For the newshounds of Flublogia, the past 48 hours have been very busy, as dozens of stories (of widely varying substance and believability) have emerged out of China regarding the H7N9 virus.

 

You’ll find multiple news threads being curated on the two major flu sites (FluTrackers  & Flu Wiki), each filled with machine translated reports from across Asia.

 

Some of these machine translated reports would suggest there are more cases – if not confirmed, at least under suspicion – in China.
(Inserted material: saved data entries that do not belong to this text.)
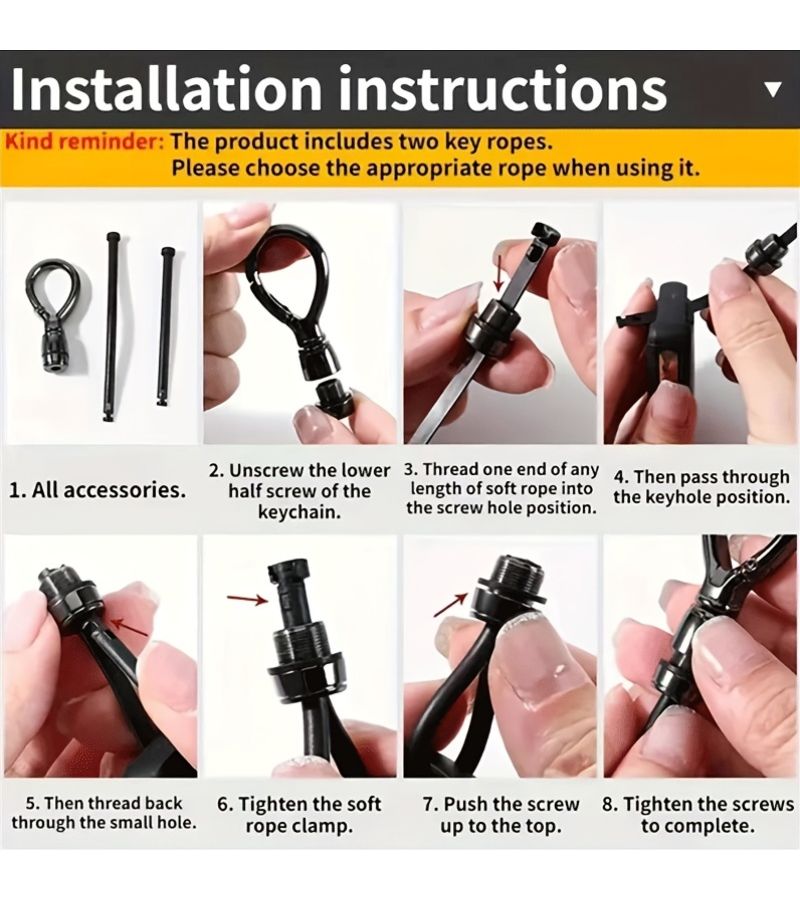 Installation instructions ▼

Kind reminder: The product includes two key ropes. Please choose the appropriate rope when using it.

1. All accessories.

2. Unscrew the lower half screw of the keychain.

3. Thread one end of any length of soft rope into the screw hole position.

4. Then pass through the keyhole position.

5. Then thread back through the small hole.

6. Tighten the soft rope clamp.

7. Push the screw up to the top.

8. Tighten the screws to complete.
Additionally, there are `speculative pieces’ – like this one out of Taiwan – that suggest a wider spread of the virus.

 

But how much credence we should give these stories remains very much in doubt. 

 

Some of these reports are attributed to anonymous sources, or are based on next-to-impossible-to-verify messages circulating on Chinese social media sites, like Weibo.  That doesn’t make them false, just hard to corroborate.

 

Like everywhere else in the world, there are political and social agendas in China that can influence how, and what, gets reported online and in the newspapers. 

 

Making matters worse, we often are dealing with machine-translations - which while often quite interesting – lack nuance, and can be difficult to properly interpret. 

 

There is an inevitable `fog of flu’ at the start of almost every disease outbreak that we’ve witnessed over the years; details get confused, different theories are offered, rumors abound, and the narrative gradually changes over time.

 

So my tendency is to take all of these reports with a fairly large grain of salt, and refrain from posting them on AFD until I can get some (admittedly subjective) degree of comfort regarding their veracity and/or value.

 

The good news is, while I doubt they are telling us everything they know, Beijing has been (for them, anyway) unusually forthcoming regarding this outbreak.

 

Viral sequences were deposited at GISAID in a very timely manner, and the China’s CDC website  posted a pretty good Q&A on this virus on Sunday (see graphic at top of page).

 

Actions that would have taken months (if ever) to happen during the SARS outbreak a decade ago in China.

 

Small steps perhaps, but encouraging nonetheless.


The next few days (and possibly weeks) will tell us a lot about this emergent virus, and the threat it could pose. H7N9 may turn out to be little more than an interesting footnote in the varied history of bird flu, or it may become the next big thing.